# start of The input

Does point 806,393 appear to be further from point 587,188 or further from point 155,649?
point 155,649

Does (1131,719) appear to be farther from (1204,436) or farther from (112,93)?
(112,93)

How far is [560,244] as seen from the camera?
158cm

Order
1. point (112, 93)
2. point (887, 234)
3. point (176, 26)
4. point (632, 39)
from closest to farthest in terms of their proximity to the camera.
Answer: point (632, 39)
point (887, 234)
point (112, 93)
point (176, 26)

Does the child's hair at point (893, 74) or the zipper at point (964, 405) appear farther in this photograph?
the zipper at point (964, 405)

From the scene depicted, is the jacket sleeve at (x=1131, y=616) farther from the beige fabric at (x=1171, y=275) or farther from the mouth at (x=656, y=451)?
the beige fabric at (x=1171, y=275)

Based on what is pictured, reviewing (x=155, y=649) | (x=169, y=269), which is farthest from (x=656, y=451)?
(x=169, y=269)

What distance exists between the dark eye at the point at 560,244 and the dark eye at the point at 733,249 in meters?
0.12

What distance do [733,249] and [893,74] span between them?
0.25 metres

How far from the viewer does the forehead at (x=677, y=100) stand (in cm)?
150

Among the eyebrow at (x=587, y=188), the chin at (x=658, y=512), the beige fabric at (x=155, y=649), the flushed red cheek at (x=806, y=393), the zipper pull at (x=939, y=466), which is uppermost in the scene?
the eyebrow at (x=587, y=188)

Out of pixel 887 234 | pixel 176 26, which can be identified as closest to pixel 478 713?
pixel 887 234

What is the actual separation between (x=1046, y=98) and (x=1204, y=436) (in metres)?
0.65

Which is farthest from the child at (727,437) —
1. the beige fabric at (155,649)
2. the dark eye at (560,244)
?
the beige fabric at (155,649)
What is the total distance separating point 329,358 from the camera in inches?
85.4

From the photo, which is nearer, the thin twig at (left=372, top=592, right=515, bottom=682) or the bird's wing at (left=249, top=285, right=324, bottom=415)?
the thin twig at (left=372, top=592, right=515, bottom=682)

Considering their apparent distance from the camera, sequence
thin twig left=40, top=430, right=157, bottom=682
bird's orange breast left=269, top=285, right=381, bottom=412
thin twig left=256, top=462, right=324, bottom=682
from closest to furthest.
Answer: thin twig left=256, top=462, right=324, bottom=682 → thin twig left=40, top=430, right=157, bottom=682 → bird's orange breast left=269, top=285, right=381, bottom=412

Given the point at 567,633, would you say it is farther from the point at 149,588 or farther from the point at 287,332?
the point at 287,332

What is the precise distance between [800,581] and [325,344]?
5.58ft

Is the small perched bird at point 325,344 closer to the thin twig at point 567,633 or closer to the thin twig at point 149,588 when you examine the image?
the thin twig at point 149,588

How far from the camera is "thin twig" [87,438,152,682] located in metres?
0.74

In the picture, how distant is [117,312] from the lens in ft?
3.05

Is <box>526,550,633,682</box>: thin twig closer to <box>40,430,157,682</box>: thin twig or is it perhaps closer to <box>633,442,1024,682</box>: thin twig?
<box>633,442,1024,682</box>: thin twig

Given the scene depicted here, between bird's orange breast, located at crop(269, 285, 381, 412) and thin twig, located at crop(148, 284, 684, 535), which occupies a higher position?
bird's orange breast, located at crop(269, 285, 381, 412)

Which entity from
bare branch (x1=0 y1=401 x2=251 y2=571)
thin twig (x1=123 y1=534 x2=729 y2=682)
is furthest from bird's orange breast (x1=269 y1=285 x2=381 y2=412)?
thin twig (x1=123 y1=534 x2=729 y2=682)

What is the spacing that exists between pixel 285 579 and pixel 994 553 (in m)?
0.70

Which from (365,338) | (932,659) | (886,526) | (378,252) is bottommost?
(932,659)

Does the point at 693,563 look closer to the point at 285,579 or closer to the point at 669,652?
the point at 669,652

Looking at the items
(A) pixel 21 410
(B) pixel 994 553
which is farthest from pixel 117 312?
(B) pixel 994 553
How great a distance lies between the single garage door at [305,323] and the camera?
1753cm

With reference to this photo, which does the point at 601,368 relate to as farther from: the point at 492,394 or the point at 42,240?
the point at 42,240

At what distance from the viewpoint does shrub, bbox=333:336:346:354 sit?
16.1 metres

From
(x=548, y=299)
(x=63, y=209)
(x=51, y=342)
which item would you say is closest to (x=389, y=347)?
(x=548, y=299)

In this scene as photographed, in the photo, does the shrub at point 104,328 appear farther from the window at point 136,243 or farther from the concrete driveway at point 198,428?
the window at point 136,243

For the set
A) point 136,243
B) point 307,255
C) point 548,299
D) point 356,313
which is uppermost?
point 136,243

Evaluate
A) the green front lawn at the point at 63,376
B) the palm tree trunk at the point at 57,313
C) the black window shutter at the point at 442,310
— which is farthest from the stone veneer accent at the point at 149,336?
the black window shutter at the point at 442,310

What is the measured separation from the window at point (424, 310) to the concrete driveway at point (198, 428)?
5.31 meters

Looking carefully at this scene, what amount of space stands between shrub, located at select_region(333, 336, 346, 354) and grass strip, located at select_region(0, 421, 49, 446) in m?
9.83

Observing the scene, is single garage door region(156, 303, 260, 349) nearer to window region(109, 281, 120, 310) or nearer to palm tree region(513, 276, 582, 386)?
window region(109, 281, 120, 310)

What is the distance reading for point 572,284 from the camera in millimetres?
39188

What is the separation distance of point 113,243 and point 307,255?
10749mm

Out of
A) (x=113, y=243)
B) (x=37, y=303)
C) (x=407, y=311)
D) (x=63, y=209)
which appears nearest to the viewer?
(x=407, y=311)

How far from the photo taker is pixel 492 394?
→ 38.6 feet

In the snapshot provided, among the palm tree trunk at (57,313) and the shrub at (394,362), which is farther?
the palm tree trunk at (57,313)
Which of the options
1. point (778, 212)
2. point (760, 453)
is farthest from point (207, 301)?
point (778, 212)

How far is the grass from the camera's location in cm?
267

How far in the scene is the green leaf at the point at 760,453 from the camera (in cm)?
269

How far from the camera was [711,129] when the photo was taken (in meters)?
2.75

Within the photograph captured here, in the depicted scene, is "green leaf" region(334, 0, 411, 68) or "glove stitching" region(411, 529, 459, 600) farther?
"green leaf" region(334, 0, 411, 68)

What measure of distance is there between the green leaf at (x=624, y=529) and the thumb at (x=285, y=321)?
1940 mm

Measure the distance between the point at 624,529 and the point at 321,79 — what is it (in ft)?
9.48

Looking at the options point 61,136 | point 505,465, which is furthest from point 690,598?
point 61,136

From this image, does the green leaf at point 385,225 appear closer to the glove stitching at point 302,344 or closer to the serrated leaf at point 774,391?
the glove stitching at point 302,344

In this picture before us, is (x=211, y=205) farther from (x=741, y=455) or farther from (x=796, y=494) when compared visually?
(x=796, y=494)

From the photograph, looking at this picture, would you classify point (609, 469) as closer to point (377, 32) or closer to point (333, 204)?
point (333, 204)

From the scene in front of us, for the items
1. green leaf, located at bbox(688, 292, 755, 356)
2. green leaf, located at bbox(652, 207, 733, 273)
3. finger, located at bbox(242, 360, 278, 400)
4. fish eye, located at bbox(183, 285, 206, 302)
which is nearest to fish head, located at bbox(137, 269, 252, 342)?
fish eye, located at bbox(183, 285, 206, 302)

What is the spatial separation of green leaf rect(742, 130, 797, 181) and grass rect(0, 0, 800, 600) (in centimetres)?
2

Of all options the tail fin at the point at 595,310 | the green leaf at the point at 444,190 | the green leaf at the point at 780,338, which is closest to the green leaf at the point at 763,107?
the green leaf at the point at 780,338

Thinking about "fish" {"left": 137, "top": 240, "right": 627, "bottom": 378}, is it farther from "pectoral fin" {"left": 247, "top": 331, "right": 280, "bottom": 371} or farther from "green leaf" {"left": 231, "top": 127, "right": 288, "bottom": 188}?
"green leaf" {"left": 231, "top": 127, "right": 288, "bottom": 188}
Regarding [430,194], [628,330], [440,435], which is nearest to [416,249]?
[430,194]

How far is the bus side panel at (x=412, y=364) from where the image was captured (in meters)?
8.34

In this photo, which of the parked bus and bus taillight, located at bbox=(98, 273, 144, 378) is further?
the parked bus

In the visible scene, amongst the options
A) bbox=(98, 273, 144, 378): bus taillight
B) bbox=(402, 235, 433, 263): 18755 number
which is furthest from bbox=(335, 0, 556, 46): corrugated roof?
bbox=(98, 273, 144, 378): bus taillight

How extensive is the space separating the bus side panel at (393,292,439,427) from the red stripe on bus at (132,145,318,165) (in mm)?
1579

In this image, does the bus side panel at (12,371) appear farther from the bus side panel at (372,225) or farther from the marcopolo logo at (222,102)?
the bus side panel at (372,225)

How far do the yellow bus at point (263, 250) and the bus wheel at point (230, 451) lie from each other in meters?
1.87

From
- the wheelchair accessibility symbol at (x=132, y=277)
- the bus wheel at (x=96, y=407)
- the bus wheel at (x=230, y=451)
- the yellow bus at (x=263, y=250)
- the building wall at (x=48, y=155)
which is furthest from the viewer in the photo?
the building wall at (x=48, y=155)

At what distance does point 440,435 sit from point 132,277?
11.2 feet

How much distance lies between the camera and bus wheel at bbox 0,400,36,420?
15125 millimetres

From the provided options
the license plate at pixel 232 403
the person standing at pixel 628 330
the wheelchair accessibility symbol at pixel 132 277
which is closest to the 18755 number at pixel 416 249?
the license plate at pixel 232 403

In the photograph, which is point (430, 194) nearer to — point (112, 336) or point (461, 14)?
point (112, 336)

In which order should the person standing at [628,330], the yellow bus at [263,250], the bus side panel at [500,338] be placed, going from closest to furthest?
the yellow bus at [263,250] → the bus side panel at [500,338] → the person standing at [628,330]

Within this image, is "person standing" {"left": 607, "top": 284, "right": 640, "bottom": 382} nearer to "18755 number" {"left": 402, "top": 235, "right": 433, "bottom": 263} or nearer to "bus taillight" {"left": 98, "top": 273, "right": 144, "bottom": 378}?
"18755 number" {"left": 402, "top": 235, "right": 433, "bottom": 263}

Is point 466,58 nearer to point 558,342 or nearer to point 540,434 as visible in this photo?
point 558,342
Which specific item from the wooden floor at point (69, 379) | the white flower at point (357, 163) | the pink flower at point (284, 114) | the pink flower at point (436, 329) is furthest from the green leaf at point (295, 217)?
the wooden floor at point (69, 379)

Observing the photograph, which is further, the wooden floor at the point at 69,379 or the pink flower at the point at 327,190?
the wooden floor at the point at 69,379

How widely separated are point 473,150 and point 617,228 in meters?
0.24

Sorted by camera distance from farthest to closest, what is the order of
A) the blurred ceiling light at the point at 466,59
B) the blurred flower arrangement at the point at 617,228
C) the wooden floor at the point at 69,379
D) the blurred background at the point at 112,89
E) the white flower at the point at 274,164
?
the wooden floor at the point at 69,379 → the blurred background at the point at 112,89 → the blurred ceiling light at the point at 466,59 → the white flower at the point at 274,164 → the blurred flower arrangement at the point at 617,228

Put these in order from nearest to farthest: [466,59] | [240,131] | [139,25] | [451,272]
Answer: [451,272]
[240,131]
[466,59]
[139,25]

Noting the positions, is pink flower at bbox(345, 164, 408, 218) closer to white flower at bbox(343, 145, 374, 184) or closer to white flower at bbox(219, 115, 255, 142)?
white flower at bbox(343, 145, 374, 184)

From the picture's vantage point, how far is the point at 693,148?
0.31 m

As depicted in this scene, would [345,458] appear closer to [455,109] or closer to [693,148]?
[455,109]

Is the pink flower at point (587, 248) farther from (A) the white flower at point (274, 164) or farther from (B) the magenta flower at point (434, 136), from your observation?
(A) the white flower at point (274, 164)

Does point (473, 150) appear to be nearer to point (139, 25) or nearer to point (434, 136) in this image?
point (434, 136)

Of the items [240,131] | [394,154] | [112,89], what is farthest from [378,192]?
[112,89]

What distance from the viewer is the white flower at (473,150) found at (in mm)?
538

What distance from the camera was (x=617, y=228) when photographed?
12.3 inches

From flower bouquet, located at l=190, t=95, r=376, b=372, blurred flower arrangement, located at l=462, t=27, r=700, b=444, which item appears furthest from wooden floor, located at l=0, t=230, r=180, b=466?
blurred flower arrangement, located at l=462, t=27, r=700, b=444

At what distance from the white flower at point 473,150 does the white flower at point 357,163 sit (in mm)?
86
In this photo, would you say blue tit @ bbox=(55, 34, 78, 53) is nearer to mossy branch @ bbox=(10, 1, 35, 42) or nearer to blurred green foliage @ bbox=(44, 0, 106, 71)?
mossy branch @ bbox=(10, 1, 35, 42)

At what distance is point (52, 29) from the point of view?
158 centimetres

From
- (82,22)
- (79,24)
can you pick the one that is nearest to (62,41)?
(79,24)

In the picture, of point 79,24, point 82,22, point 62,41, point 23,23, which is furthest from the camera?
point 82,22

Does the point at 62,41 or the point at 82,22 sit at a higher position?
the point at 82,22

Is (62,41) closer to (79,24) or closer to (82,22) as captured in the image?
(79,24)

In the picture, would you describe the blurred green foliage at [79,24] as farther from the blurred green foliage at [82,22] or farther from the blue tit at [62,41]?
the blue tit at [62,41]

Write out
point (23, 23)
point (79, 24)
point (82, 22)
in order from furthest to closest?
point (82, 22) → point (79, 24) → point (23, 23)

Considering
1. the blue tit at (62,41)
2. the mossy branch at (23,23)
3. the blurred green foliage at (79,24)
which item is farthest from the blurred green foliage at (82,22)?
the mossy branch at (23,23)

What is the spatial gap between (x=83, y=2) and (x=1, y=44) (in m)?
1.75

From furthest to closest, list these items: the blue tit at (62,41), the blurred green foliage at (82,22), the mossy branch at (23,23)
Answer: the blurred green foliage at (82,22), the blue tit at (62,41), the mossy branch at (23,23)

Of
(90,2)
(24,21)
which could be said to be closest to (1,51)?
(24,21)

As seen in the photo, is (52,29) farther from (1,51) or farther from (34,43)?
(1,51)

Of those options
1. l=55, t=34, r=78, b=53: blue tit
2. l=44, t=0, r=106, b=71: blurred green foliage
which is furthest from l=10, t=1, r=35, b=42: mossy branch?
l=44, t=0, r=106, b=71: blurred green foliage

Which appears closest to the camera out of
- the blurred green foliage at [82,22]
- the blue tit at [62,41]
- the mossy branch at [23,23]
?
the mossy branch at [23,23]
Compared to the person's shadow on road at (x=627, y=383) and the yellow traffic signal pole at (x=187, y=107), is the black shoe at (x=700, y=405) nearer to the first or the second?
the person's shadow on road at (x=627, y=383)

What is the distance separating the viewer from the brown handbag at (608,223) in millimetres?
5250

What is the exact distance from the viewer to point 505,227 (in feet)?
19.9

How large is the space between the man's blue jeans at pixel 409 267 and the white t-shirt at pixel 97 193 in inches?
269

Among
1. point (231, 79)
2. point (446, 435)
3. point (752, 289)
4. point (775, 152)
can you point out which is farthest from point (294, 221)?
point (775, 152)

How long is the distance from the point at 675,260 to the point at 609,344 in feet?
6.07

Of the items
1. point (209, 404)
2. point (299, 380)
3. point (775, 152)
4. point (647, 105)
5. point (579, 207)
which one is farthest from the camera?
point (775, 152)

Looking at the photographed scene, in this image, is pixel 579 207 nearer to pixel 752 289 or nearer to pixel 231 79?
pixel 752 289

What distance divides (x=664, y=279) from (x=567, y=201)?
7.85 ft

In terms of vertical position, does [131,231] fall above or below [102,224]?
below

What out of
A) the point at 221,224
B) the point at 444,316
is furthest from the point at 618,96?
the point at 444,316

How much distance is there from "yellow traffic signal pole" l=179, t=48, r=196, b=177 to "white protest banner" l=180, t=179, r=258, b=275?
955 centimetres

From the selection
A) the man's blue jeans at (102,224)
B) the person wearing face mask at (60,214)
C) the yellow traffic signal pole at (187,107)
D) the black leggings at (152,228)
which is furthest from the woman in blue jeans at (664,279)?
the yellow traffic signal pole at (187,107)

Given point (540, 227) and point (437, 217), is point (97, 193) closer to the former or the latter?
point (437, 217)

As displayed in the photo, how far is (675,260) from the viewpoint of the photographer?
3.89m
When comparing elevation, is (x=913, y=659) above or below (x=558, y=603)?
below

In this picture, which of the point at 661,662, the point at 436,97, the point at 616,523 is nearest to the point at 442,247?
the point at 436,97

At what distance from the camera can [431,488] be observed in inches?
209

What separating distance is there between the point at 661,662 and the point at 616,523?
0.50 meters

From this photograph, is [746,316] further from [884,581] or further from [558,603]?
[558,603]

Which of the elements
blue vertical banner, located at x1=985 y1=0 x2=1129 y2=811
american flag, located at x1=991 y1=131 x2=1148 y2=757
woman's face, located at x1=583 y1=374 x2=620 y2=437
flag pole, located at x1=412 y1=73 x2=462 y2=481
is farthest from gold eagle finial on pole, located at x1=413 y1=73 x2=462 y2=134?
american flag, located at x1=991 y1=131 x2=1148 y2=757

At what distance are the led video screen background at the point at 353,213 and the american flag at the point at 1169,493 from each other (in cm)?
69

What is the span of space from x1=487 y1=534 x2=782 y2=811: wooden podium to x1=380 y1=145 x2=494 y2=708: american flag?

# end of The input

What you need to do:
Swap "wooden podium" for "wooden lectern" in the data, starting at the line that contains "From this photograph, is" and running through the end of the data, both ends included. Give those lines again with nothing else changed.

Written solution:
From this photograph, is [746,316] further from [884,581] or further from [558,603]?
[558,603]

Which of the elements
blue vertical banner, located at x1=985 y1=0 x2=1129 y2=811
american flag, located at x1=991 y1=131 x2=1148 y2=757
woman's face, located at x1=583 y1=374 x2=620 y2=437
flag pole, located at x1=412 y1=73 x2=462 y2=481
is farthest from gold eagle finial on pole, located at x1=413 y1=73 x2=462 y2=134?
american flag, located at x1=991 y1=131 x2=1148 y2=757

At what distance are the led video screen background at the point at 353,213 and the american flag at the point at 1169,493 from each other (in cm)?
69

What is the span of space from x1=487 y1=534 x2=782 y2=811: wooden lectern to x1=380 y1=145 x2=494 y2=708: american flag?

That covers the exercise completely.